Pile of Coconuts

The ripe coconut with its hard dry kernel, as it is generally seen in the United States, is quite different from the young nut as it hangs on the tree. Then it contains only a thin layer of soft white meat around the inner part of the shell, the remaining space being filled with a delicious liquid.

Gathering Coconuts

When people are traveling in the Philippines and become thirsty, a man fastens a strap or cord to his feet so that they will be about as far apart as the diameter of the tree, and with this aid in bracing himself, he climbs easily up the long straight trunk to the leafy crown where the nuts hang in clusters. He cuts off and drops to the ground as many nuts as are wanted, and then slides down the tree. With his bolo he strikes a slice from the husk of a nut so deftly that a small hole is opened in the shell and the liquid, cool, sweet, and refreshing, is easily drunk.
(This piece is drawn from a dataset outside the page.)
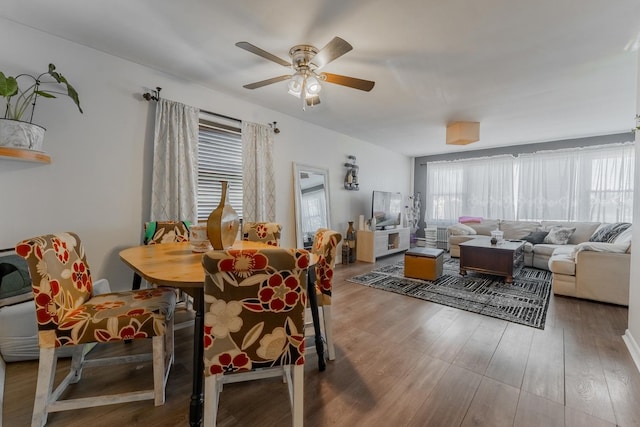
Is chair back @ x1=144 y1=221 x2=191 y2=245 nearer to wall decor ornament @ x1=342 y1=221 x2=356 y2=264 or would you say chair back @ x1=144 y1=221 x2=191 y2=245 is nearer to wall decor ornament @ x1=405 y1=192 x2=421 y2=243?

When the traveler’s thirst is quenched, the nut is split in half, a rude spoon is made from the husk, and the thin layer of soft white meat is scooped from the shell and eaten. By boiling the kernel of the ripe nut an oil is obtained which is used for burning in lamps, for cooking, and for oiling the hair. When the meat of the coconut is dried it is called copra (cō′-prä), and large quantities of this are shipped to foreign countries, where it is used for making candles and soap.

Native Collecting Sap

By tapping the flower, a liquid is secured that is made into a drink called tuba. Each day in the cool early morning, a Filipino, having a bamboo tube slung from his shoulder in place of a bucket, climbs the tree to collect this sap. The flowers can be so tapped for about three months; of course the nuts have to be sacrificed if tuba is wanted, because the flowers die. It is a common sight in a coconut grove to see large bamboo poles reaching from the top of one tree to its nearest neighbor. These are for the use of the one who taps the flowers, so that instead of climbing each separate tree he can pass from one to another by this dizzy bridge and thus secure his tuba with less effort.